AIM OF THE EXERCISE
Copy the material from the line with "Given the items" through the end, changing "camera" to "lens" and leaving everything else unchanged.

[Excerpts of spatial question data]

┌──

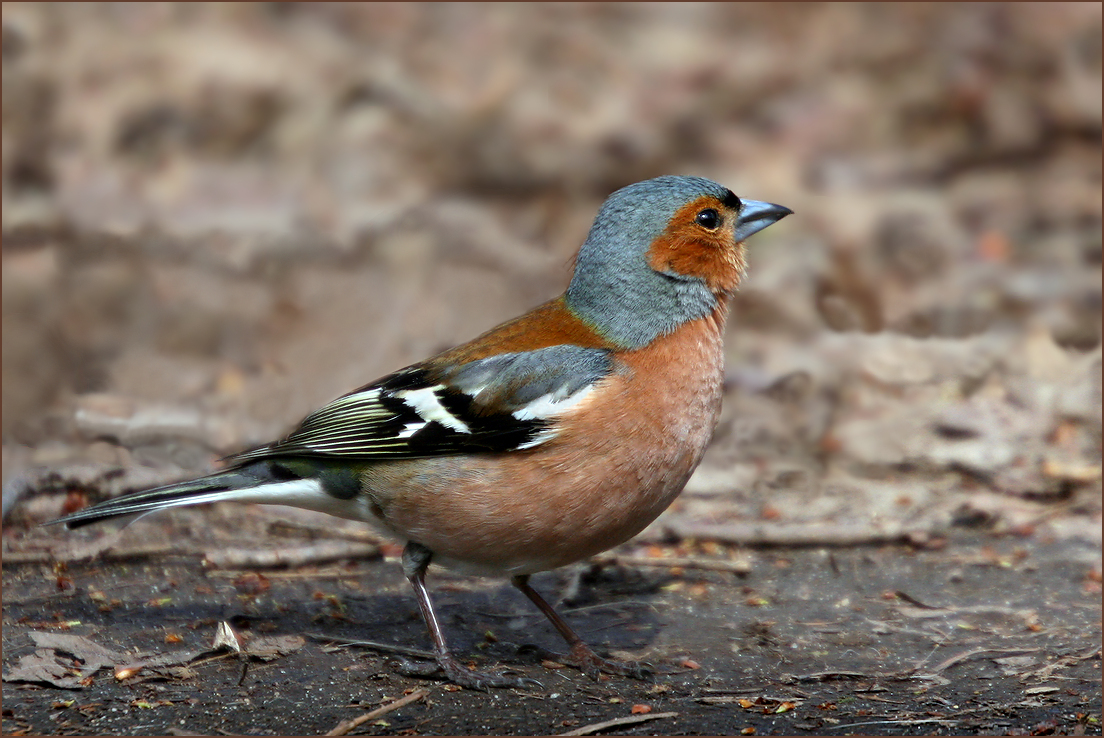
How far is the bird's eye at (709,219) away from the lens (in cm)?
477

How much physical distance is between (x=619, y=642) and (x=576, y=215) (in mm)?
4559

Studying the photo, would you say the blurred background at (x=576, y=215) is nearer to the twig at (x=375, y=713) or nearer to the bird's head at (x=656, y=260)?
the bird's head at (x=656, y=260)

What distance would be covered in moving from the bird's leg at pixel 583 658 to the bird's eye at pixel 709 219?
166 cm

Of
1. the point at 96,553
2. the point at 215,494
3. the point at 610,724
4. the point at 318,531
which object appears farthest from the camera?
the point at 318,531

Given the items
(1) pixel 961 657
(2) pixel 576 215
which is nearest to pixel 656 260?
Result: (1) pixel 961 657

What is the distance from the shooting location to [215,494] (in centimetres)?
454

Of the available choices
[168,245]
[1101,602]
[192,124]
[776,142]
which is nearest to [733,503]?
[1101,602]

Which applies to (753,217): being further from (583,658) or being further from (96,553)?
(96,553)

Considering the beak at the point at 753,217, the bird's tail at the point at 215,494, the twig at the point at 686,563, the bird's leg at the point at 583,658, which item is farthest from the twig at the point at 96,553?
the beak at the point at 753,217

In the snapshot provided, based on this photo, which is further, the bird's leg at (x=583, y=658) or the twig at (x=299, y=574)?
the twig at (x=299, y=574)

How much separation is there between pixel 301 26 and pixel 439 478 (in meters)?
6.44

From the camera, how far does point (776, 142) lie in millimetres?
9352

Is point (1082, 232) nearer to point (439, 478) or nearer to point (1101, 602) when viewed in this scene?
point (1101, 602)

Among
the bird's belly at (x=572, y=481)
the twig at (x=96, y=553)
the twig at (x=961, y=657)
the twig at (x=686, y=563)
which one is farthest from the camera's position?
the twig at (x=686, y=563)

└──

FINAL ANSWER
Given the items
(1) pixel 961 657
(2) pixel 576 215
which is nearest to pixel 656 260?
Result: (1) pixel 961 657

What is the distance from the shooting location to [215,494] (in centimetres)?
454

Of the available choices
[168,245]
[1101,602]
[192,124]
[776,142]
which is nearest to [733,503]?
[1101,602]

Which applies to (753,217): being further from (583,658) or being further from (96,553)?
(96,553)

Considering the beak at the point at 753,217, the bird's tail at the point at 215,494, the twig at the point at 686,563, the bird's leg at the point at 583,658, which item is farthest from the twig at the point at 96,553?
the beak at the point at 753,217

In the snapshot provided, based on this photo, which is further, the bird's leg at (x=583, y=658) or the twig at (x=299, y=574)?
the twig at (x=299, y=574)

How much separation is there between pixel 301 26 and pixel 439 478 (in meters)?
6.44

From the lens, how far does point (776, 142) lie in millimetres?
9352

Is point (1082, 232) nearer to point (439, 478) or nearer to point (1101, 602) when viewed in this scene?
point (1101, 602)

Among
the bird's belly at (x=572, y=481)
the twig at (x=96, y=553)
the twig at (x=961, y=657)
the twig at (x=686, y=563)
which one is farthest from the lens's position?
the twig at (x=686, y=563)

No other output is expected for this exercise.